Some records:
—————

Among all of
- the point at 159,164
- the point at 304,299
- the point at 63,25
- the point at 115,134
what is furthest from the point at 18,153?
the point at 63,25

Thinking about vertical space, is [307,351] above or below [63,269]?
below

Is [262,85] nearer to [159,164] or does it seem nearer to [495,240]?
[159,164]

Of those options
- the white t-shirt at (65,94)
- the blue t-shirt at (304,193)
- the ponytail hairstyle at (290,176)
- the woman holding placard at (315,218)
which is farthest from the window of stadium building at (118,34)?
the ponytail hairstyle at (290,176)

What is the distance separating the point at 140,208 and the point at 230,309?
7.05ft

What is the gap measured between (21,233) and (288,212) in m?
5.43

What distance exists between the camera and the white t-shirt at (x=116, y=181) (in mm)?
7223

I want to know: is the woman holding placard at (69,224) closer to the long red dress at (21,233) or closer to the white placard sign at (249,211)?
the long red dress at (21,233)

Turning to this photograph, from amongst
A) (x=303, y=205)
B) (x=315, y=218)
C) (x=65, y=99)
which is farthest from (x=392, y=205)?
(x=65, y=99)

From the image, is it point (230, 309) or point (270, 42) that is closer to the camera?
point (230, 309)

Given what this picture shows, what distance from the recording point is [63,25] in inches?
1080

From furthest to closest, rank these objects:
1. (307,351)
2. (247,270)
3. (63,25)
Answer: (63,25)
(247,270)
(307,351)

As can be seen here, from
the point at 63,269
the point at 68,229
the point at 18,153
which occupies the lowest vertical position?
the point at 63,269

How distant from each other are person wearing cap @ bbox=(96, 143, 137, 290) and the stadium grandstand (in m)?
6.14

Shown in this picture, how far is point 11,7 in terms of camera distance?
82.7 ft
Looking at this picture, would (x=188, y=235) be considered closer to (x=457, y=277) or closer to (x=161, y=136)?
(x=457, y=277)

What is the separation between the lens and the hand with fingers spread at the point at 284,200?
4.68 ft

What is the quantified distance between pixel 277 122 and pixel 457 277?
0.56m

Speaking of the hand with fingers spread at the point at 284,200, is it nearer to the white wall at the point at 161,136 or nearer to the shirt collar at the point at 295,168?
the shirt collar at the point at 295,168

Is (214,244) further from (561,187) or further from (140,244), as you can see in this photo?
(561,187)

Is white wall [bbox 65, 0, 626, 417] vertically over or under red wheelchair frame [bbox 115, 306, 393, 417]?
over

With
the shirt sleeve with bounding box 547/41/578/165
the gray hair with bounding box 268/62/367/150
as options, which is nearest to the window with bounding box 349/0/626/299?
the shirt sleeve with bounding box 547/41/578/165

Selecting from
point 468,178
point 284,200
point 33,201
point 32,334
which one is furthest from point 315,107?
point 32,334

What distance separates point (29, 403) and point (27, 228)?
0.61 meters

—————

WHAT IS EXPECTED: Update the records by changing every "white t-shirt" to "white tee". Keep the rest of the text unchanged.

TASK OUTPUT:
Among all of
- the point at 159,164
- the point at 304,299
- the point at 63,25
- the point at 115,134
what is furthest from the point at 18,153?
the point at 63,25

Thinking about vertical space, is [307,351] above or below [63,269]?
below

Is [262,85] nearer to [159,164] or does it seem nearer to [495,240]?
[159,164]

Of those options
- the white tee at (65,94)
- the blue t-shirt at (304,193)
- the ponytail hairstyle at (290,176)
- the woman holding placard at (315,218)
which is farthest from the window of stadium building at (118,34)?
the ponytail hairstyle at (290,176)

What is the distance separating the point at 140,208 and the point at 230,309?
7.05ft

What is the gap measured between (21,233) and (288,212) in m?
5.43

What distance exists between the camera and the white tee at (x=116, y=181) (in mm)?
7223

I want to know: is the woman holding placard at (69,224) closer to the long red dress at (21,233) or closer to the white placard sign at (249,211)?
the long red dress at (21,233)

Turning to this photograph, from amongst
A) (x=303, y=205)
B) (x=315, y=218)
C) (x=65, y=99)
which is farthest from (x=392, y=205)?
(x=65, y=99)

From the image, is it point (230, 309) or point (270, 42) that is closer to the camera?
point (230, 309)

Given what this picture shows, what distance from the recording point is [63,25] in inches?
1080

From furthest to closest, rank these objects:
1. (307,351)
2. (247,270)
3. (63,25)
Answer: (63,25)
(247,270)
(307,351)

As can be seen here, from
the point at 63,269
the point at 68,229
the point at 18,153
which occupies the lowest vertical position?
the point at 63,269

How distant from each other are person wearing cap @ bbox=(96, 143, 137, 290) and the stadium grandstand (in m)?
6.14

Shown in this picture, how far is point 11,7 in terms of camera distance?
82.7 ft
Looking at this picture, would (x=188, y=235) be considered closer to (x=457, y=277) or closer to (x=161, y=136)?
(x=457, y=277)

What is the separation between the lens and the hand with fingers spread at the point at 284,200?
4.68 ft

What is the quantified distance between pixel 277 122 and pixel 457 277?
0.56m

Speaking of the hand with fingers spread at the point at 284,200, is it nearer to the white wall at the point at 161,136 or nearer to the shirt collar at the point at 295,168?
the shirt collar at the point at 295,168

Is (214,244) further from (561,187) or further from (140,244), as you can see in this photo?
(561,187)

Is white wall [bbox 65, 0, 626, 417] vertically over or under red wheelchair frame [bbox 115, 306, 393, 417]?
over

With
the shirt sleeve with bounding box 547/41/578/165
the gray hair with bounding box 268/62/367/150
as options, which is nearest to the window with bounding box 349/0/626/299?
the shirt sleeve with bounding box 547/41/578/165

Selecting from
point 468,178
point 284,200
point 33,201
point 32,334
which one is furthest from point 315,107?
point 32,334

What distance separates point (29, 403) and point (27, 228)?
0.61 meters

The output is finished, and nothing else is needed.